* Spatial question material
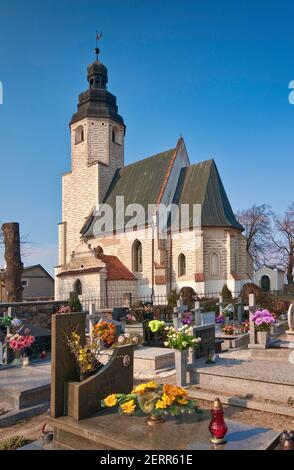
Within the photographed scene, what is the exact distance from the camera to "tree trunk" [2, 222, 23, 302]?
17.9 meters

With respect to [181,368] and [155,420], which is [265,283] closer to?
[181,368]

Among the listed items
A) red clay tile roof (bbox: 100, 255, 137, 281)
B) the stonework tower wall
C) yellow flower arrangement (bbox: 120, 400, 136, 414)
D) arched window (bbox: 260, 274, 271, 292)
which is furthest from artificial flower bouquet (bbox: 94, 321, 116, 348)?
arched window (bbox: 260, 274, 271, 292)

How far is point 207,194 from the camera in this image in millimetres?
26500

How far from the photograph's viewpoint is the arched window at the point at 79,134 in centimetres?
3316

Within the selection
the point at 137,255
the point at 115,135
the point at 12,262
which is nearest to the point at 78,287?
the point at 137,255

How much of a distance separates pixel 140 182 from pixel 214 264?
951 centimetres

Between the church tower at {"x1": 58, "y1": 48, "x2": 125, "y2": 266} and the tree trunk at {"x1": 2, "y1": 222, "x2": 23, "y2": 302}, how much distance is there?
13861 mm

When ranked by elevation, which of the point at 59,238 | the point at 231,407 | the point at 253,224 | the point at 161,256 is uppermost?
the point at 253,224

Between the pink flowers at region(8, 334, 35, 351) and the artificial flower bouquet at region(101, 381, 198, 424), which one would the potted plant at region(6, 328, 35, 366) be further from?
the artificial flower bouquet at region(101, 381, 198, 424)

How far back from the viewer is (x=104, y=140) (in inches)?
1272

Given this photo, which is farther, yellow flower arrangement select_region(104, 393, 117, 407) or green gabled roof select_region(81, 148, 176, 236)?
green gabled roof select_region(81, 148, 176, 236)
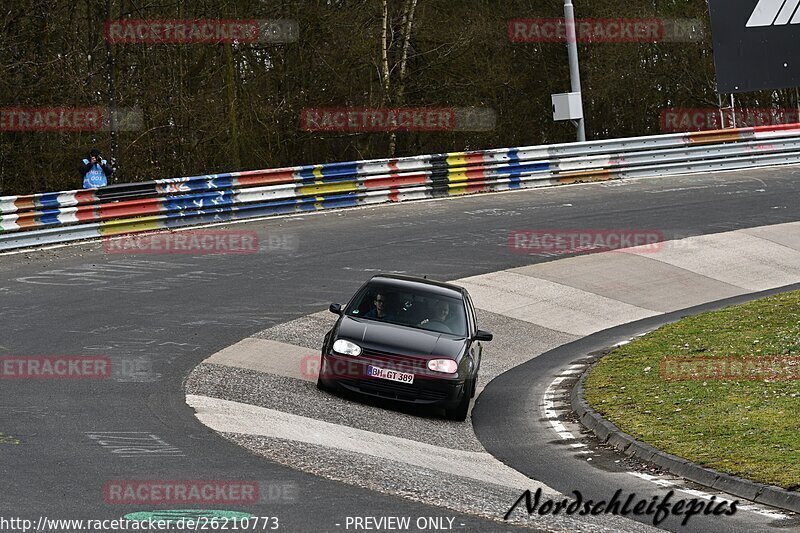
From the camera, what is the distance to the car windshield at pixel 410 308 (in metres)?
14.3

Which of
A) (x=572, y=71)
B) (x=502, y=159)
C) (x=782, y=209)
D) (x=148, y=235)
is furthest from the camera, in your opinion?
(x=572, y=71)

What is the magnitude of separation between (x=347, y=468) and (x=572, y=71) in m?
23.5

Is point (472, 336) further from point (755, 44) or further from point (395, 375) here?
point (755, 44)

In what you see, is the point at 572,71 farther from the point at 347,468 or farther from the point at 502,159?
the point at 347,468

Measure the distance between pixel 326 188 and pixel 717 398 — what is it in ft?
48.1

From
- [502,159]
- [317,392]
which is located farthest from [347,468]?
[502,159]

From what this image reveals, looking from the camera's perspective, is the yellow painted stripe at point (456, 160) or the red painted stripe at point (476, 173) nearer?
the yellow painted stripe at point (456, 160)

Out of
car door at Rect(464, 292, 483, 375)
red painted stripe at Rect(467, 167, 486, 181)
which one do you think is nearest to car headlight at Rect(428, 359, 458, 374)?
car door at Rect(464, 292, 483, 375)

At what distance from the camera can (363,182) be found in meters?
27.3

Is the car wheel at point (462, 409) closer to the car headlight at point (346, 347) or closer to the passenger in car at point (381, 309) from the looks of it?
the car headlight at point (346, 347)

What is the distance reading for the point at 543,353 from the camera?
18.2 metres

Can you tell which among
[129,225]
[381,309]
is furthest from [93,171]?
[381,309]

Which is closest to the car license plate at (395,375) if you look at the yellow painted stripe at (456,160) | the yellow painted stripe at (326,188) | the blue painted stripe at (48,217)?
the blue painted stripe at (48,217)

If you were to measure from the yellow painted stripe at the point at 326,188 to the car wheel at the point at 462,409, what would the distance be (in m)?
13.5
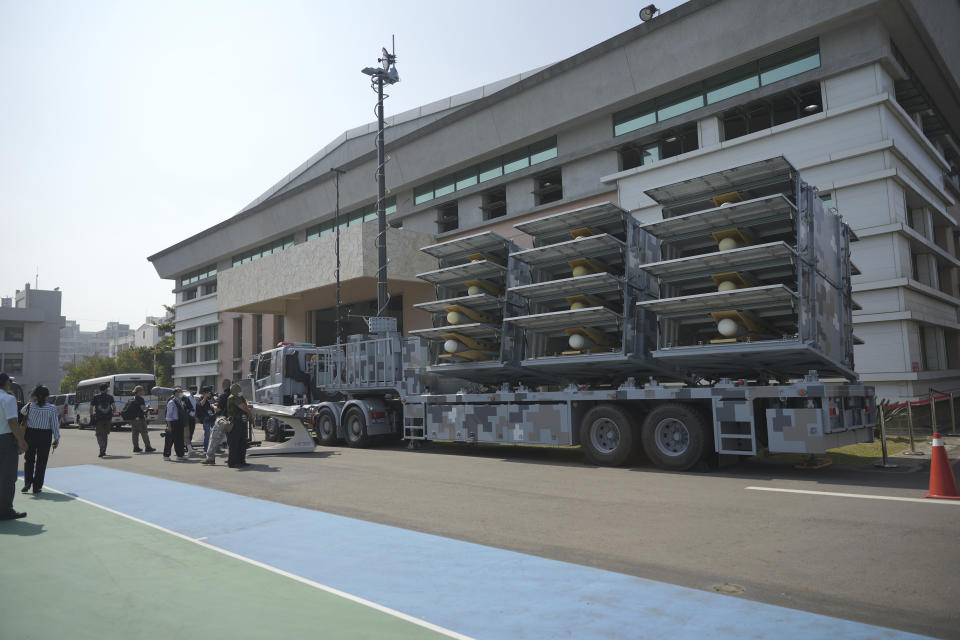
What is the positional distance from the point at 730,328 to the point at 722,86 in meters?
12.6

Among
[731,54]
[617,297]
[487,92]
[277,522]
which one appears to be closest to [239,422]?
[277,522]

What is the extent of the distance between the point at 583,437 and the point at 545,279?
400cm

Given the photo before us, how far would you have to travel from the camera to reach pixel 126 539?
662cm

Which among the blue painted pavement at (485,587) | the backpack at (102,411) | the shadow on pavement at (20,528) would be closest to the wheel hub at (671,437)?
the blue painted pavement at (485,587)

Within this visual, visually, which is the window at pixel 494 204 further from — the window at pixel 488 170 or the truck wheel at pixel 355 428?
the truck wheel at pixel 355 428

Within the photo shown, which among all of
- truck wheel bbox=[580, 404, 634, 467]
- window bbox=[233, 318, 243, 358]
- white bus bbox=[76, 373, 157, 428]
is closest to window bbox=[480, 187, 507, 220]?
truck wheel bbox=[580, 404, 634, 467]

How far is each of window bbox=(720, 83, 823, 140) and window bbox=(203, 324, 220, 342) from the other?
3786 centimetres

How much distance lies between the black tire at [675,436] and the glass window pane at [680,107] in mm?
A: 13226

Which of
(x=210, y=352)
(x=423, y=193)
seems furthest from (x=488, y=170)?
(x=210, y=352)

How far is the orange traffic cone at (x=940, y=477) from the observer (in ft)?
25.4

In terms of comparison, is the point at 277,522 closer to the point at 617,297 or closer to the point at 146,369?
the point at 617,297

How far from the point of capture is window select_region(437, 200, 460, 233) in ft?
93.7

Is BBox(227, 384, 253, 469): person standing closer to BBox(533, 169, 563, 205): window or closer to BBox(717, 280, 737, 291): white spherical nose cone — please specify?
BBox(717, 280, 737, 291): white spherical nose cone

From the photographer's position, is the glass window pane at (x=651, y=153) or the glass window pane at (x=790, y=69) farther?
the glass window pane at (x=651, y=153)
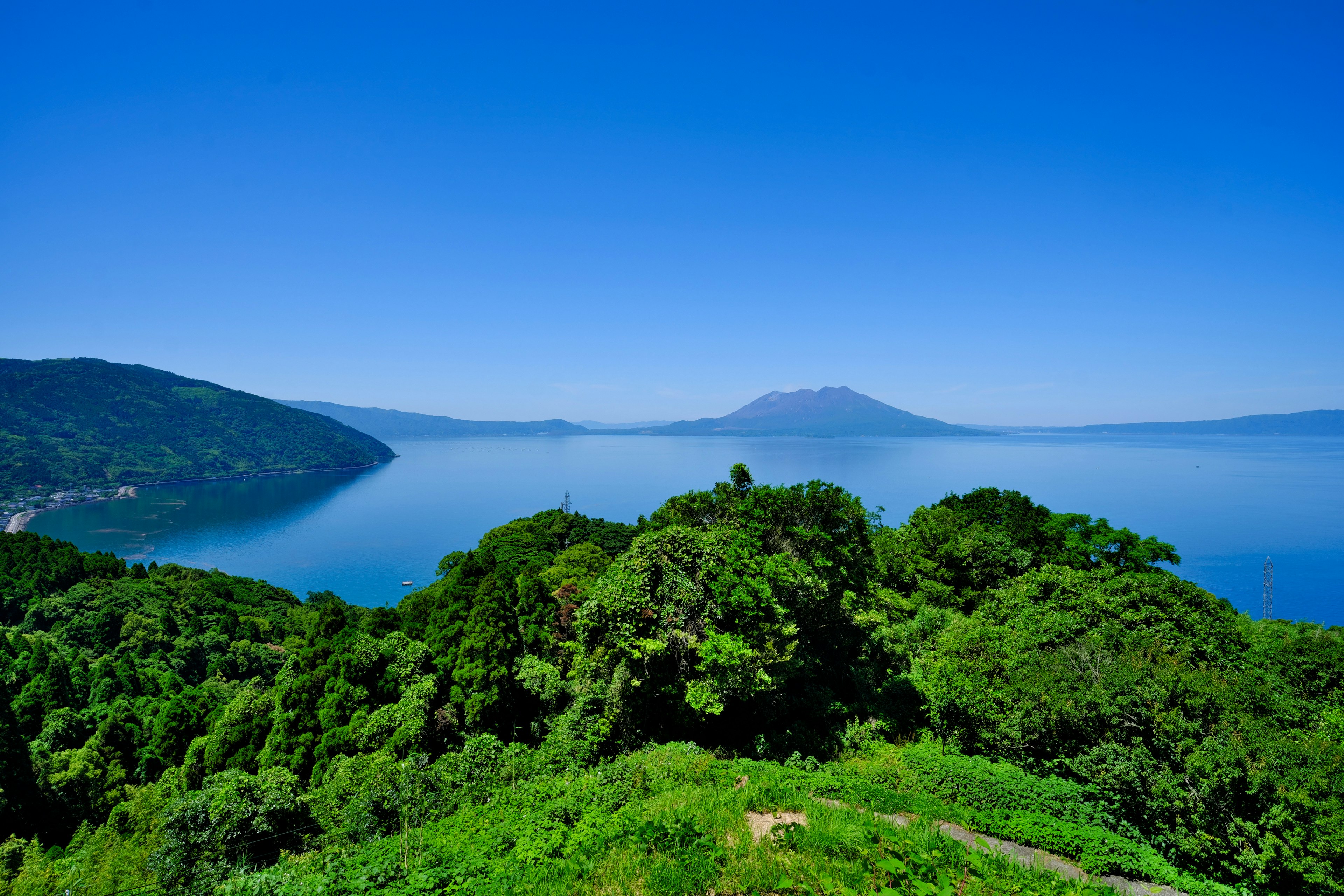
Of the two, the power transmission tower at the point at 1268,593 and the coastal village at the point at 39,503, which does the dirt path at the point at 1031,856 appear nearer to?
the power transmission tower at the point at 1268,593

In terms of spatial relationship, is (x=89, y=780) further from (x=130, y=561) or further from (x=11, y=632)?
(x=130, y=561)

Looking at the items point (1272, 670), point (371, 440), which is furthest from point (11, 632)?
point (371, 440)

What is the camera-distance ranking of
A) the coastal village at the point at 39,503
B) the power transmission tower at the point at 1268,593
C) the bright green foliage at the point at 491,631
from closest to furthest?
the bright green foliage at the point at 491,631, the power transmission tower at the point at 1268,593, the coastal village at the point at 39,503

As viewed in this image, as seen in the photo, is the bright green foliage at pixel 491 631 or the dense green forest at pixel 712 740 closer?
the dense green forest at pixel 712 740

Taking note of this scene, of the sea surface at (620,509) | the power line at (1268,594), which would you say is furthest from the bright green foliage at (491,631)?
the power line at (1268,594)

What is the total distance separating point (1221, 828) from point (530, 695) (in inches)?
501

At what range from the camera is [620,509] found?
7738 centimetres

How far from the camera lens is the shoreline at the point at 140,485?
72750 millimetres

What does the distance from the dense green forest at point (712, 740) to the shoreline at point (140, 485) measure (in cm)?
3649

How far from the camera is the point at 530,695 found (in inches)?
558

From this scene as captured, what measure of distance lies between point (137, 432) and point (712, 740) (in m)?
177

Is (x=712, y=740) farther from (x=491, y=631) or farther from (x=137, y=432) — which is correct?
(x=137, y=432)

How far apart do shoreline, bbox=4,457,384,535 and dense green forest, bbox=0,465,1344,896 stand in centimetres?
3649

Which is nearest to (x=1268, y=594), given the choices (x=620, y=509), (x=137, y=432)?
(x=620, y=509)
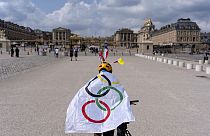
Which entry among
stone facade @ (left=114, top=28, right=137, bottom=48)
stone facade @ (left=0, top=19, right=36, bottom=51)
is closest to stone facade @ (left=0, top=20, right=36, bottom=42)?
stone facade @ (left=0, top=19, right=36, bottom=51)

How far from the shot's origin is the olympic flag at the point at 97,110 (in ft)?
11.1

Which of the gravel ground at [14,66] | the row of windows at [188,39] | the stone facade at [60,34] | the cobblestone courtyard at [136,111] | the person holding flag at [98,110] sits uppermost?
the stone facade at [60,34]

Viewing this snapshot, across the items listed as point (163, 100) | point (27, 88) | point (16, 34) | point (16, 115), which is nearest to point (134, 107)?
point (163, 100)

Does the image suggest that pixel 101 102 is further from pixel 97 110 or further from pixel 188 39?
pixel 188 39

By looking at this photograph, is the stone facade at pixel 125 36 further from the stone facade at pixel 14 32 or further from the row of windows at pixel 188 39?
the stone facade at pixel 14 32

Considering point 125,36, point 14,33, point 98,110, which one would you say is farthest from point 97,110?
point 14,33

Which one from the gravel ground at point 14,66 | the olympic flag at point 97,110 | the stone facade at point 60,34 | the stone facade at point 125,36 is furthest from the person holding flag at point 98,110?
the stone facade at point 125,36

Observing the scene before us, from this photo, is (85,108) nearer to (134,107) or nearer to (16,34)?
(134,107)

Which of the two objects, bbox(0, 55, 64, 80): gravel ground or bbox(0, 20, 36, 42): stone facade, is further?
bbox(0, 20, 36, 42): stone facade

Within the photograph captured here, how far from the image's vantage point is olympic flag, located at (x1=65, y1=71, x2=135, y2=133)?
3.38 meters

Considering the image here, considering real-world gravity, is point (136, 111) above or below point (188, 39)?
below

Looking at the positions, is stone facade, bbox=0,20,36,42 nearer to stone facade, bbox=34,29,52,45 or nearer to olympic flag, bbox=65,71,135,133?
stone facade, bbox=34,29,52,45

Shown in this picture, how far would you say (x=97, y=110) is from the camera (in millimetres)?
3441

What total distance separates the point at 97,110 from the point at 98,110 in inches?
0.5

* WORK REQUIRED
Can you express the material from its start through the line containing "951 centimetres" as a Markdown table with the columns "Row" and "Line", giving each nonblank line its own numbered row? Leave the pictures out.

* SOLUTION TO THE PROBLEM
| Row | Line |
|---|---|
| 1 | Within the photographed scene, what is the exact distance from the camera to "tree trunk" [2, 222, 23, 302]? |
| 2 | 17.9 meters |
| 3 | With respect to [181,368] and [155,420], which is [265,283] closer to? |
| 4 | [181,368] |
| 5 | Among the listed items |
| 6 | A) red clay tile roof (bbox: 100, 255, 137, 281) |
| 7 | B) the stonework tower wall |
| 8 | C) yellow flower arrangement (bbox: 120, 400, 136, 414) |
| 9 | D) arched window (bbox: 260, 274, 271, 292) |
| 10 | which is furthest from artificial flower bouquet (bbox: 94, 321, 116, 348)? |
| 11 | arched window (bbox: 260, 274, 271, 292) |
| 12 | How far is point 207,194 from the camera in this image in millimetres? |
| 13 | 26500 |
| 14 | How far from the photograph's viewpoint is the arched window at the point at 79,134 in centimetres? |
| 15 | 3316 |
| 16 | Within the selection |
| 17 | the point at 137,255 |
| 18 | the point at 115,135 |
| 19 | the point at 12,262 |
| 20 | which is nearest to the point at 78,287? |
| 21 | the point at 137,255 |
| 22 | How much of a distance separates pixel 140 182 from pixel 214 264? |
| 23 | 951 centimetres |